_Bacaan_

-- -- --

Karena secara berkala ditebang habis pada bentangan lahan yang luas,
terdiri atas satu jenis dan umur, dan dikelola dengan silvikultur yang tidak
memadai, HTI bukan eksponen lingkungan. HTI tidak berdaya pengaruh atas iklim
meso dan mikro, dan tidak berfungsi hidro-erologi. Jutaan hektar lingkungan dan
lahan menjadi berada dalam keadaan tanpa perlindungan yang memadai.
Dengan memperhatikan luas ekonomi suatu satuan HTI dan daur rotasi
penebangan habis suatu jenis HTI, dapatlah dihitung luas lahan yang setiap
tahun terbuka tanpa perlingdungan. Perhitungan menggunakan luas tengah antara
luas optimum dan minimum satuan HTI dan daur rotasi tengah suatu jenis HTI.
I kayu
energi :
Luas
satuan 30.000 ha dan daur rotasi penebangan 6 tahunan. Luas tebangan habis tiap
tahun 5.000 ha.
II kayu bubur :
Luas satuan 30.000 ha dan daur rotasi penebangan 12 tahunan. Luas
tebangan habis tiap tahun 2.500 ha.
III kayu pertukangan :
Luas satuan 40.000 ha dan daur rotasi penebangan 12
tahunan. Luas tebangan habis tiap tahun 1.600 ha.

-- -- --

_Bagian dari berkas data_
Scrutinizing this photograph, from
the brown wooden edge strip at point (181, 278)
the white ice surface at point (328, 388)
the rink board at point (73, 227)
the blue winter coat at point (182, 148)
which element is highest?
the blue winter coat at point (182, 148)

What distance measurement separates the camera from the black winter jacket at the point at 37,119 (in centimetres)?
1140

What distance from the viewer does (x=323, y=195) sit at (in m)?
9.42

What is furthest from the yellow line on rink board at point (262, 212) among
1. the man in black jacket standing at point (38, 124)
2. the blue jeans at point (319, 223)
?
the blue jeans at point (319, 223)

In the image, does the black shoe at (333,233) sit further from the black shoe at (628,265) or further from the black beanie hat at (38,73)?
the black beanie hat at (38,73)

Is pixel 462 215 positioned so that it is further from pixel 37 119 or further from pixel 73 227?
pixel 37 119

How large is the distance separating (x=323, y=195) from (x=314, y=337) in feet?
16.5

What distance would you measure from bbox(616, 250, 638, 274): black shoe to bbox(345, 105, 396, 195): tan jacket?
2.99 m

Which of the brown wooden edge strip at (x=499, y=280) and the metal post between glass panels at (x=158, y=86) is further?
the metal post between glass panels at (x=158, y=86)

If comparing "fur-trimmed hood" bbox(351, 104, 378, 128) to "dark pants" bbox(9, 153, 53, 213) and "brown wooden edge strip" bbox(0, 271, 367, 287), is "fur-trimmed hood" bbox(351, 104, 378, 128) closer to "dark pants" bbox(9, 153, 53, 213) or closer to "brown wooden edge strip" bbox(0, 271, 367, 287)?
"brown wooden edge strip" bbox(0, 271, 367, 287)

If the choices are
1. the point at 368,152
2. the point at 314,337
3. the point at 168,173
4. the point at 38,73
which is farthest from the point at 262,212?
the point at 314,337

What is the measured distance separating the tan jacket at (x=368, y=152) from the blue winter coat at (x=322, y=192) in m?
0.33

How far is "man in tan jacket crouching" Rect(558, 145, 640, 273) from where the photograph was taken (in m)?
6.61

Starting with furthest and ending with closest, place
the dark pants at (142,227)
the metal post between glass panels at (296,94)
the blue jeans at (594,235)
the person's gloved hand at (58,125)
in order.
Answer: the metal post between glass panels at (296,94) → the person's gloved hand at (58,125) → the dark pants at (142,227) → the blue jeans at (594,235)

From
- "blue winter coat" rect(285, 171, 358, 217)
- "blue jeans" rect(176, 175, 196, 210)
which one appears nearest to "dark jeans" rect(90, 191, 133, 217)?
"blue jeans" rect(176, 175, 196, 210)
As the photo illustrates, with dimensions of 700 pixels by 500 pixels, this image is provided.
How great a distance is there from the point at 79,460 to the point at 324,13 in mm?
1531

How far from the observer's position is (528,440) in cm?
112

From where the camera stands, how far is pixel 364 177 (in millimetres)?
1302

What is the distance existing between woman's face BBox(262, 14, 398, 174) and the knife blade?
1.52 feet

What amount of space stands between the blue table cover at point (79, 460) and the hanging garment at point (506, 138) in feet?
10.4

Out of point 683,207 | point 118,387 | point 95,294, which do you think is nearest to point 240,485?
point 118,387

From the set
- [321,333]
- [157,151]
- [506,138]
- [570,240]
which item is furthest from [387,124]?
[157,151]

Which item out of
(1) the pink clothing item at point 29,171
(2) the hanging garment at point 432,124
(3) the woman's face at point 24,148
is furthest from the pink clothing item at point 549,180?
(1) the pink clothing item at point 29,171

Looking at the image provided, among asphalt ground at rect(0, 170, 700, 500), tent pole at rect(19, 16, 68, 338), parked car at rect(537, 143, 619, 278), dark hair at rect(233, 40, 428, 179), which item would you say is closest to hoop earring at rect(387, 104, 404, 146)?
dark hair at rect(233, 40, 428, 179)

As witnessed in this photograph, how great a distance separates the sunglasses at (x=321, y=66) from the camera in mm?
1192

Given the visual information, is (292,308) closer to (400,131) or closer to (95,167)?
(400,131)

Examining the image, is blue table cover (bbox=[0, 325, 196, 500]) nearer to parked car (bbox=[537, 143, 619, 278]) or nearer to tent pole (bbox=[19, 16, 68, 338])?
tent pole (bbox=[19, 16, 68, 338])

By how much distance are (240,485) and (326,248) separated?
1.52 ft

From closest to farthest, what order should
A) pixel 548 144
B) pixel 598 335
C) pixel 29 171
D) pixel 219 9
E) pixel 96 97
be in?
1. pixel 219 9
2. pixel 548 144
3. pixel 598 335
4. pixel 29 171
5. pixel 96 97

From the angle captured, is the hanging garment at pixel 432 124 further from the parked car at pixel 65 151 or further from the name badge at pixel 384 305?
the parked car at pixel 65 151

-- -- --

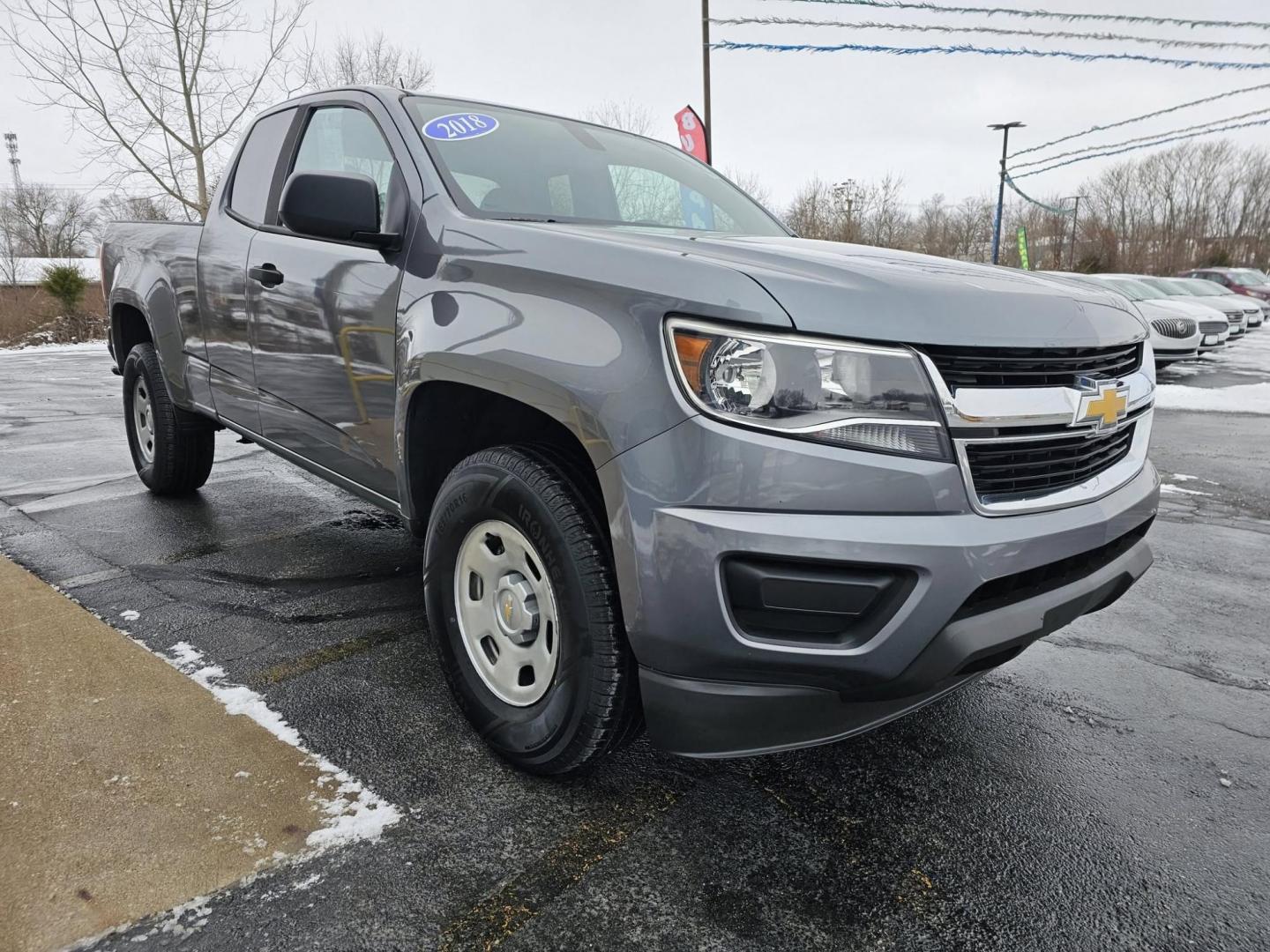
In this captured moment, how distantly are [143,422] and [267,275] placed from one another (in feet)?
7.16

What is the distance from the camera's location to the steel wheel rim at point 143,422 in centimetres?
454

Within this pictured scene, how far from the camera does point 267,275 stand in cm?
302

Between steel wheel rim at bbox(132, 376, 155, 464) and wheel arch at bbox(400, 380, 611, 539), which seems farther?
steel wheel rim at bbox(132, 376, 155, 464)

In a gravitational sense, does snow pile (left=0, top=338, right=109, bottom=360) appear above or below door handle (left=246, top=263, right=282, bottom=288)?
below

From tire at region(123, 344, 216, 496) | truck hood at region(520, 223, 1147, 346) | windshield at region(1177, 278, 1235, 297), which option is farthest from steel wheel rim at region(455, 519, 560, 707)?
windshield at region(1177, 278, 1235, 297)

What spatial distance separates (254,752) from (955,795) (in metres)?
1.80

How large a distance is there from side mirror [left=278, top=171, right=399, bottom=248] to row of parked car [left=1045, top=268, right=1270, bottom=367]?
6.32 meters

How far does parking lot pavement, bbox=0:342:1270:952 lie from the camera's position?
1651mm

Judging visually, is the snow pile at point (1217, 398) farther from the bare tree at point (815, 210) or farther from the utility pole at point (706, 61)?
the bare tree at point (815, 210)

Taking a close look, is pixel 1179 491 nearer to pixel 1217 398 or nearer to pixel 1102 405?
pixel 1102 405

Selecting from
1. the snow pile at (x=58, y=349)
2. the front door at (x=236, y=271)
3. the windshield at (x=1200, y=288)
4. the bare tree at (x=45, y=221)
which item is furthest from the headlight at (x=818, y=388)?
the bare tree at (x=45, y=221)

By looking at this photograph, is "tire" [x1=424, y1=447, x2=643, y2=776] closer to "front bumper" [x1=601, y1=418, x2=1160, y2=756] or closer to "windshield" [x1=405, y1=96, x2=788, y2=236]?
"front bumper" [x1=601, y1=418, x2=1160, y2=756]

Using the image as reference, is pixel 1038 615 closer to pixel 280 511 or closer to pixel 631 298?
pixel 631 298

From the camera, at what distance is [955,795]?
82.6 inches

-- -- --

_Soal Latihan_
Menurut bacaan tentang HTI, berapa luas tebangan habis tiap tahun untuk HTI kayu energi?

_Hasil_
5.000 ha.